:: Your goal ::
Pull out every line of the material below that contains the string "bounding", matching case.

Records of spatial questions
:::

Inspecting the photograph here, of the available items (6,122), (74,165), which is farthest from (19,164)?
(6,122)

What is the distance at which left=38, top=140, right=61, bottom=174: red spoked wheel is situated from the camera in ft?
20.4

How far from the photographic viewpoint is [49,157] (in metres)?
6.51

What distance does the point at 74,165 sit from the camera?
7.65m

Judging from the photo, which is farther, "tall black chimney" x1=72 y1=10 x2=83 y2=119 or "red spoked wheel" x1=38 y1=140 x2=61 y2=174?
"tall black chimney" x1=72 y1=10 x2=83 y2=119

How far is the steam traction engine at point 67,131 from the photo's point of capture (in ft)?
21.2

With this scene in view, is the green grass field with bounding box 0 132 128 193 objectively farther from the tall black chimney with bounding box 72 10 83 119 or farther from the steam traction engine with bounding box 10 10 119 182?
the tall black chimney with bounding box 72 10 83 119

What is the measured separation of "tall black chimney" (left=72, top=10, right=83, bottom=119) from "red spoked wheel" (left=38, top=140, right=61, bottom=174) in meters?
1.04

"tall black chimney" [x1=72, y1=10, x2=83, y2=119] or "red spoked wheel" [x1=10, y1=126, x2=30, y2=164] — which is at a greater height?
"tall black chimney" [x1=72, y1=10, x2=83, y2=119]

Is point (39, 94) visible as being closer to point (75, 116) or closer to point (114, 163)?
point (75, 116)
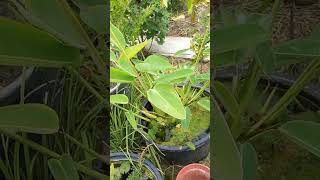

:::

:: Answer ::
With this scene in view, is the green grass field with bounding box 0 132 128 193 objectively farther from the tall black chimney with bounding box 72 10 83 119 or farther from the steam traction engine with bounding box 10 10 119 182?
the tall black chimney with bounding box 72 10 83 119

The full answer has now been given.